Nutzeridentifikation mittels Chromium-Browser (Chrome, Edge, Brave)?

[English]Luca Casonato hat bereits zum 9. Juli 2024 auf ein Thema im Zusammenhang mit Chromium-Browsern hingewiesen. Im Browser wird allen Google Webseiten über eine versteckte Erweiterung der volle Zugriff auf Systemdaten wie CPU-Nutzung, GPU-Auslastung, Speicherbelegung sowie Prozessorinformationen gewährt. Ermöglicht den Google-Seiten detaillierte Informationen über das System zu liefern, welches einmal ein Finger-Printing ermöglicht. Weiterhin können diese Information Google auch beim Debuggen Vorteile bringen. Das wäre ein Verstoß gegen den Digital Markets Act (DMA). Ich ziehe mal die betreffenden Informationen in einem Blog-Beitrag raus.

Hinweise von Lesern

Das Thema ist mir die Tage bereits von zwei Seiten aus der Leserschaft zugetragen worden. Marcel hatte mir zum 10. Juli per E-Mail bereits die Information zukommen lassen, dass der Google Chrome-Browser seinen Nutzern noch mehr hinterher spioniert und diese überwacht. Es beträfe auch weitere Browser, die auf Chromium als Grundlage setzen, z.B. Brave oder halt auch den Microsoft Edge. Die Funktion sei in den Browsererweiterungen versteckt, wo es der Nutzer wiederum nicht sehen kann.

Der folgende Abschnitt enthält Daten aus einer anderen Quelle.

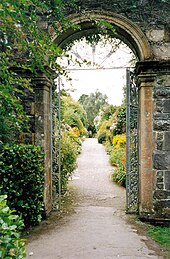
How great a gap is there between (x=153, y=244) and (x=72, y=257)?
1215 mm

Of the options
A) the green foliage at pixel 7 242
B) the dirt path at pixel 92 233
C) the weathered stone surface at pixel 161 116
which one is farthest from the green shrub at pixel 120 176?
the green foliage at pixel 7 242

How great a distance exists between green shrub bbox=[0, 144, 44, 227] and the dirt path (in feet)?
1.34

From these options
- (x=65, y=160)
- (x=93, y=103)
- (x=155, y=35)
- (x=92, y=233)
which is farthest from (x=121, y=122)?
(x=93, y=103)

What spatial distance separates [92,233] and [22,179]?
1.29 metres

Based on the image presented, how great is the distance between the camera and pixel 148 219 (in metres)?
4.94

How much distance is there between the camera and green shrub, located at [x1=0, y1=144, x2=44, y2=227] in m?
4.30

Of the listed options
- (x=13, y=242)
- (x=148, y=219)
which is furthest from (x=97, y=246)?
(x=13, y=242)

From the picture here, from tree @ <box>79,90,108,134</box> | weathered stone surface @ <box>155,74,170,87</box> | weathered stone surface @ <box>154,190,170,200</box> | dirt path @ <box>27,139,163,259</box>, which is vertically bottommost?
dirt path @ <box>27,139,163,259</box>

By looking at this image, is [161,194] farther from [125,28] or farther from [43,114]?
[125,28]

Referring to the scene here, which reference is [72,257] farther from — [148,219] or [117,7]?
[117,7]

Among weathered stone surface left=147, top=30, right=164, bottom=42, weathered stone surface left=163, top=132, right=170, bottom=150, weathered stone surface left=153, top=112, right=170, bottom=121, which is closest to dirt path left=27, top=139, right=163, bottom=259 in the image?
weathered stone surface left=163, top=132, right=170, bottom=150

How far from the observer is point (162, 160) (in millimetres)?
4934

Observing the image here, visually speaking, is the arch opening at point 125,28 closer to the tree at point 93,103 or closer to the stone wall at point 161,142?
the stone wall at point 161,142

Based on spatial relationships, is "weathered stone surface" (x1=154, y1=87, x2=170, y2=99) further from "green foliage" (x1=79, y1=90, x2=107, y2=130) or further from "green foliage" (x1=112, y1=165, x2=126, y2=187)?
"green foliage" (x1=79, y1=90, x2=107, y2=130)
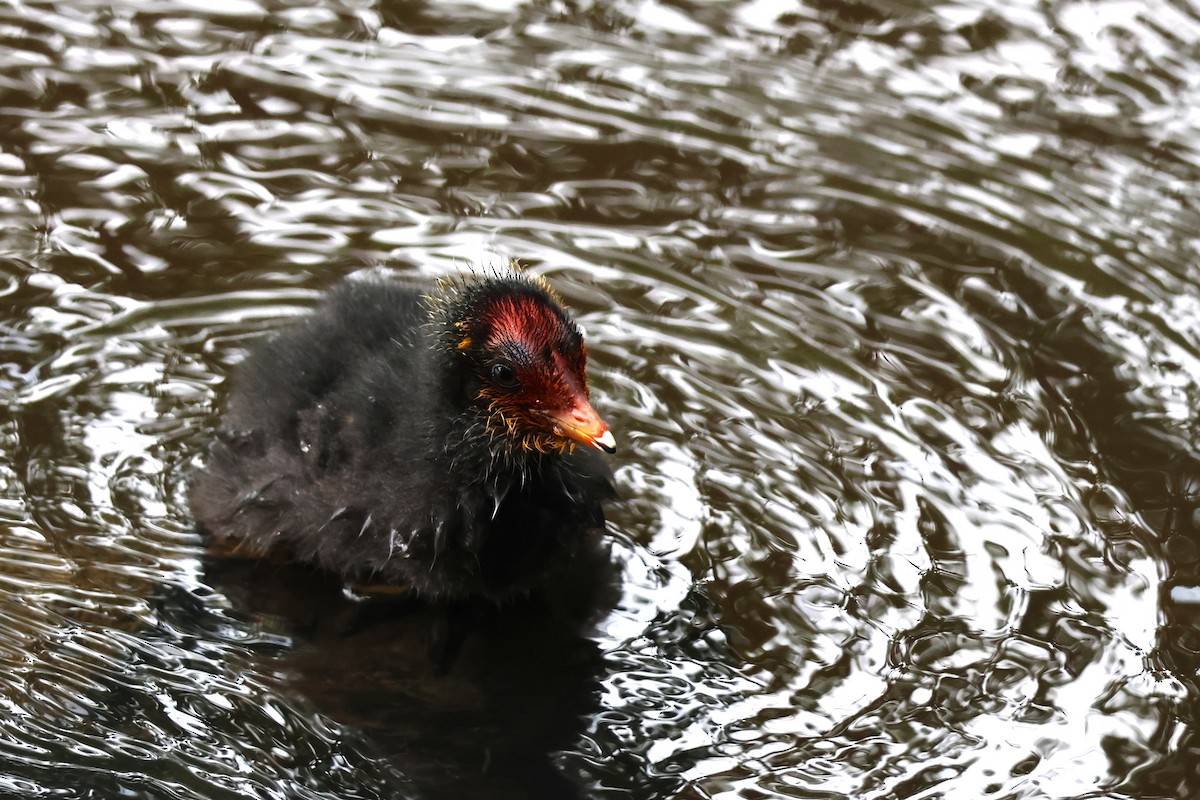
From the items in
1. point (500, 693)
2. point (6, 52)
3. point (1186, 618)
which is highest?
point (6, 52)

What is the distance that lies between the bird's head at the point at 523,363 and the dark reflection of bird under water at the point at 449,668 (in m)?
0.62

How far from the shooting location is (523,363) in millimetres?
4402

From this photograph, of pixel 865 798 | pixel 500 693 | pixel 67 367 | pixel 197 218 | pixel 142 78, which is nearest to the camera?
pixel 865 798

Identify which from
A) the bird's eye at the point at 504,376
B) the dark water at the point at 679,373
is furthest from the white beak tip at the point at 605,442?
the dark water at the point at 679,373

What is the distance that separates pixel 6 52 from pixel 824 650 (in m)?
5.29

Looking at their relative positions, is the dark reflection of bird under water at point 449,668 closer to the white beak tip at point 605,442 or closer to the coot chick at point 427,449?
the coot chick at point 427,449

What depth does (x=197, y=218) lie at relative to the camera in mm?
6340

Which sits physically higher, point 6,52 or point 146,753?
point 6,52

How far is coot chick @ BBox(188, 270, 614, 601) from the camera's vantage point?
4.46 meters

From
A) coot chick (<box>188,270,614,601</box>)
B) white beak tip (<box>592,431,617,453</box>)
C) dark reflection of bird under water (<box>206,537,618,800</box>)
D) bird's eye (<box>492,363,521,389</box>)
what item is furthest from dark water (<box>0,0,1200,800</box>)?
bird's eye (<box>492,363,521,389</box>)

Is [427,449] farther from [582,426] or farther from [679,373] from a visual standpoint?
[679,373]

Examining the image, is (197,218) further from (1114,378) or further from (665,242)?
(1114,378)

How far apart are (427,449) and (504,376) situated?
36 centimetres

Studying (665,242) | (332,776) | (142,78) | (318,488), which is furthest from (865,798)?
(142,78)
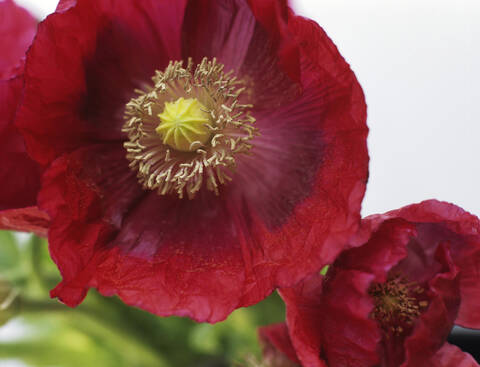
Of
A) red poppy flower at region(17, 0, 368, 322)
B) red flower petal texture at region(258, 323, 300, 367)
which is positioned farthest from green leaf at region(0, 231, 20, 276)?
red flower petal texture at region(258, 323, 300, 367)

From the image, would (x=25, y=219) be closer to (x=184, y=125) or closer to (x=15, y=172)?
(x=15, y=172)

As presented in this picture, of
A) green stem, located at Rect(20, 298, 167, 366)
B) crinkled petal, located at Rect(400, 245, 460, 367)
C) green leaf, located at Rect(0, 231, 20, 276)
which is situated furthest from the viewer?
green leaf, located at Rect(0, 231, 20, 276)

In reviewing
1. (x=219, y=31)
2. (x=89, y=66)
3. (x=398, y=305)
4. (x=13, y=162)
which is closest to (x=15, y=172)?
(x=13, y=162)

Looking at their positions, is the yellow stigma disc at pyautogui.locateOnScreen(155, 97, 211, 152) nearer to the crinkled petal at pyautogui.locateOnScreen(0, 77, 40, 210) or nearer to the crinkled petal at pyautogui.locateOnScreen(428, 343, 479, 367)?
the crinkled petal at pyautogui.locateOnScreen(0, 77, 40, 210)

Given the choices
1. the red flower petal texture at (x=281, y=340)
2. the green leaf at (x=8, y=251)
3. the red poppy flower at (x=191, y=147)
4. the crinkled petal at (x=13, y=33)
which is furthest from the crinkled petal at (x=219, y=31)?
the green leaf at (x=8, y=251)

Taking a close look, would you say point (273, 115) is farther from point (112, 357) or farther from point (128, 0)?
point (112, 357)

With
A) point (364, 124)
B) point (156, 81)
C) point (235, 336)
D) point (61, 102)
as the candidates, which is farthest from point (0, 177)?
point (235, 336)
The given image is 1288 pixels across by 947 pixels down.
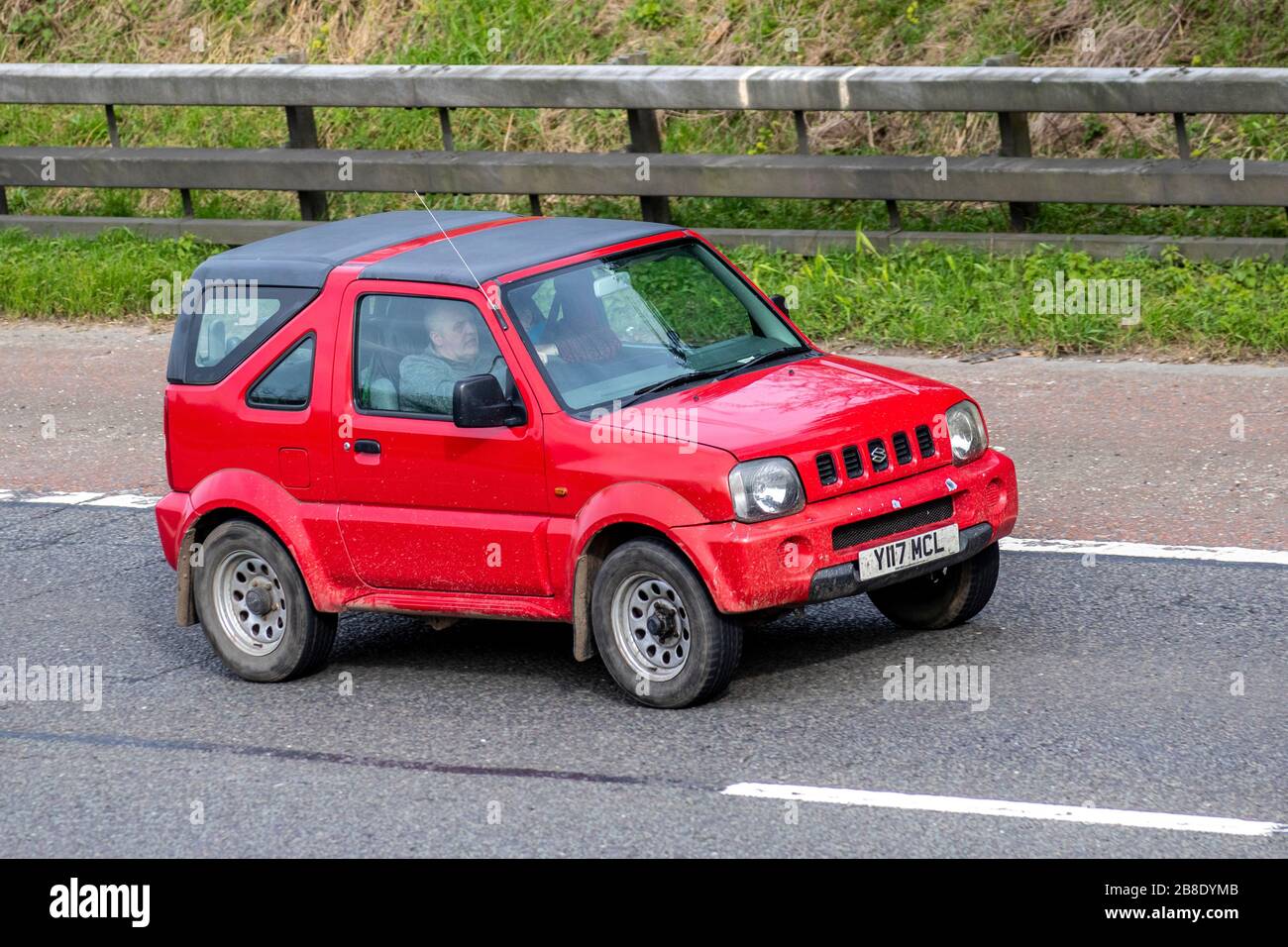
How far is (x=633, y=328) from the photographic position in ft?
24.3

Auch Leser Norddeutsch hatte es im Diskussionsbereich die Frage „Chrome Edge, Brave – zusätzliche Nutzeridentifikation versteckt?“ aufgeworfen und erwähnte, dass im Browser ein versteckte „Chrome extension“ enthalten sei, über die Google Informationen zum Speicherverbrauch, GPU & detaillierte CPU-Infos abfragen könne.

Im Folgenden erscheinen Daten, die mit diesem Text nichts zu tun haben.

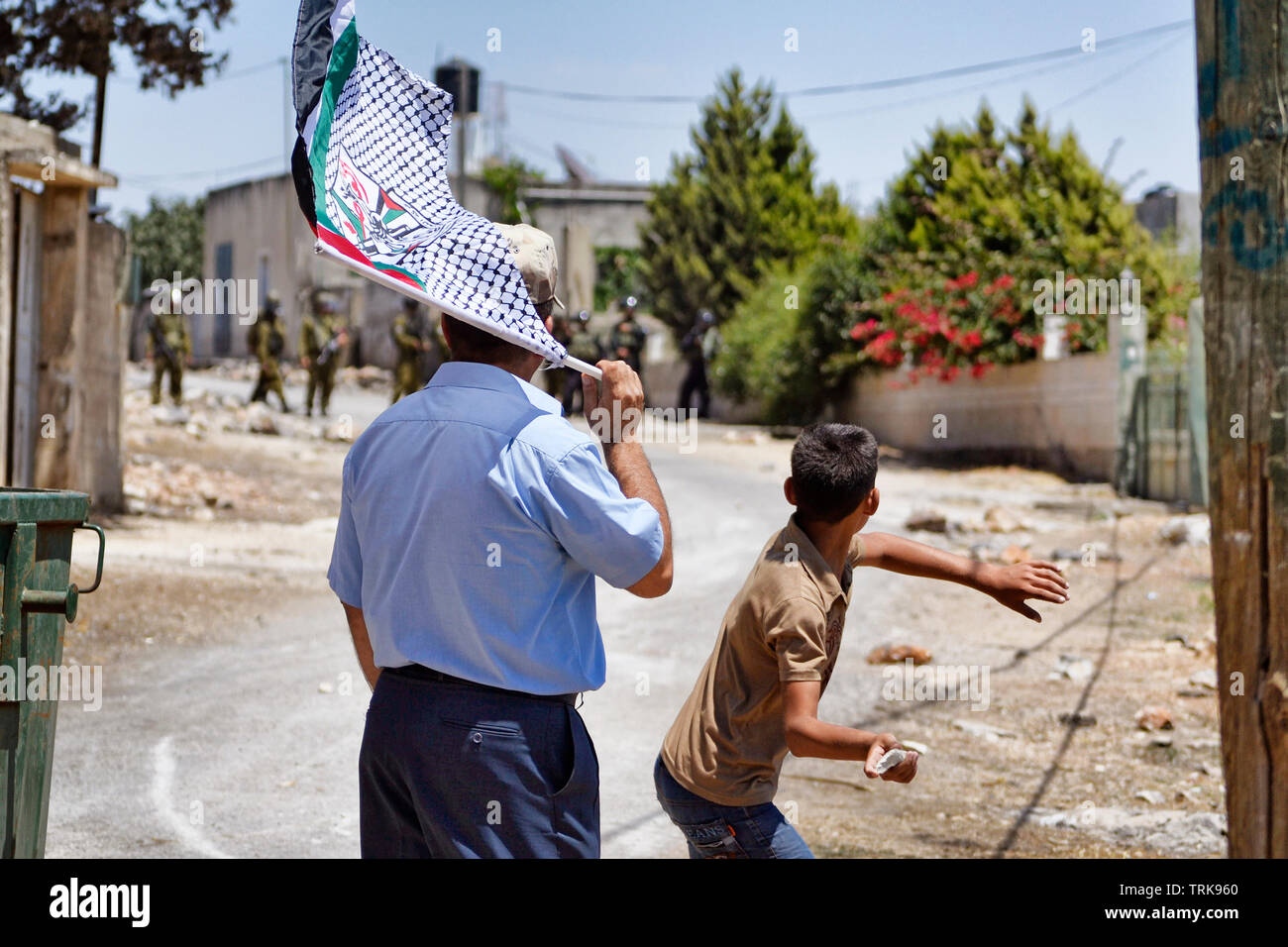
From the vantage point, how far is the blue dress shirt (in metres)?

Quelle ein Tweet von Luca Casonato

Beide Leserhinweise beziehen sich auf nachfolgenden Tweet von Luca Casonato auf der Plattform X, der einigen Staub aufgewirbelt hat. Der Tweet wurde 2,3 Millionen Mal angezeigt.

 Luca Cason on Google Chrome spy features

In den Tweets heißt es, dass Google Chrome allen *.google.com-Websites vollen Zugriff auf die CPU-, die GPU- und Speichernutzung des Systems bzw. der Registerkarte gibt. Der Browser ermöglicht auch den Zugriff auf detaillierte Prozessorinformationen und bietet einen Rückkanal für die Protokollierung. Diese API sei für andere Websites nicht zugänglich – nur für *.google.com schreibt Casonato.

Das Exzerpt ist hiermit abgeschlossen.